** Description of the task **
What the task requires is an exact printout of the listing below, pictures excluded.

*** Opening Dataset excerpt ***

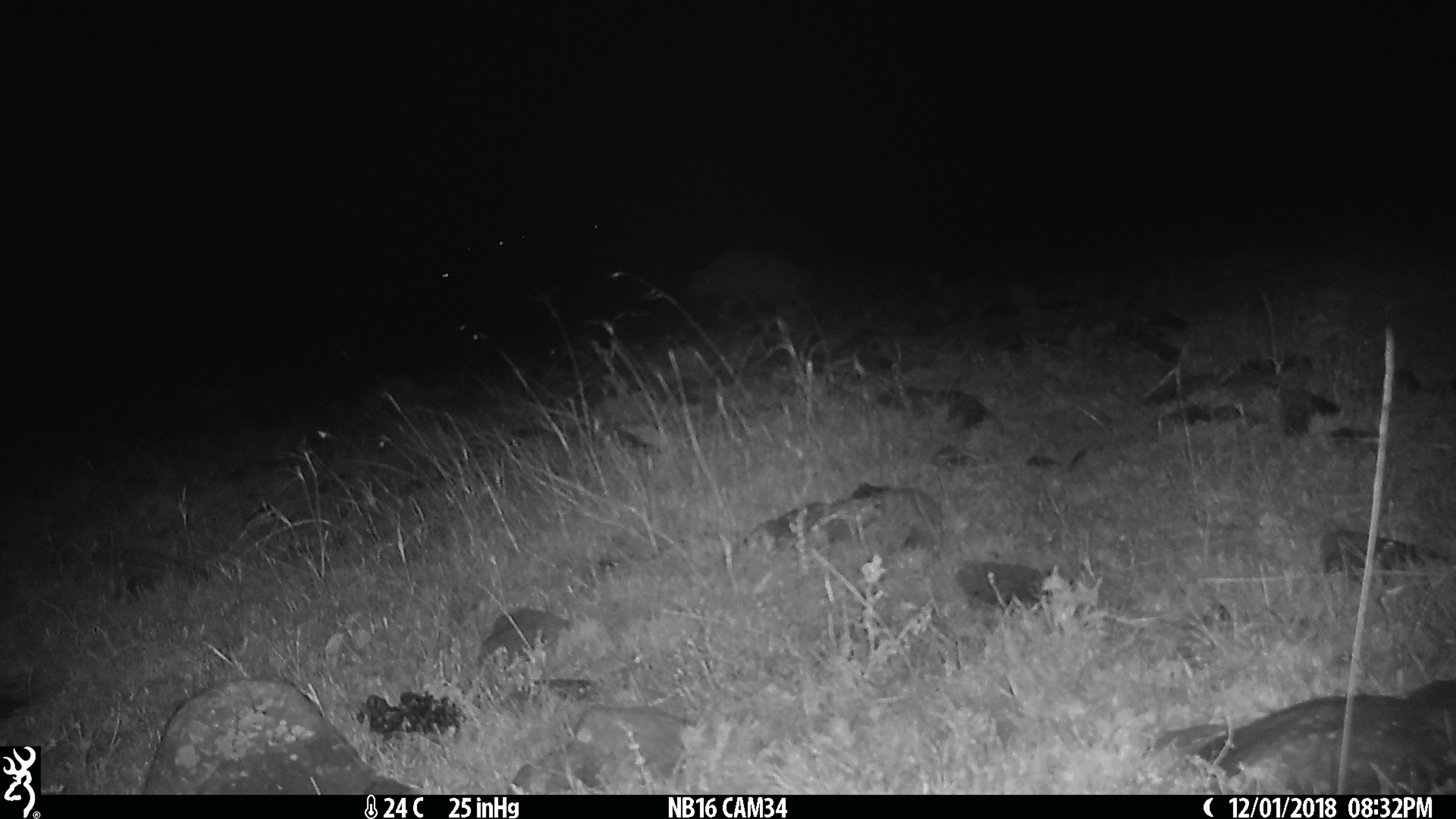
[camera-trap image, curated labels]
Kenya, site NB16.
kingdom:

*** Closing Dataset excerpt ***

** Solution for this task **
[camera-trap image, curated labels]
Kenya, site NB16.
kingdom:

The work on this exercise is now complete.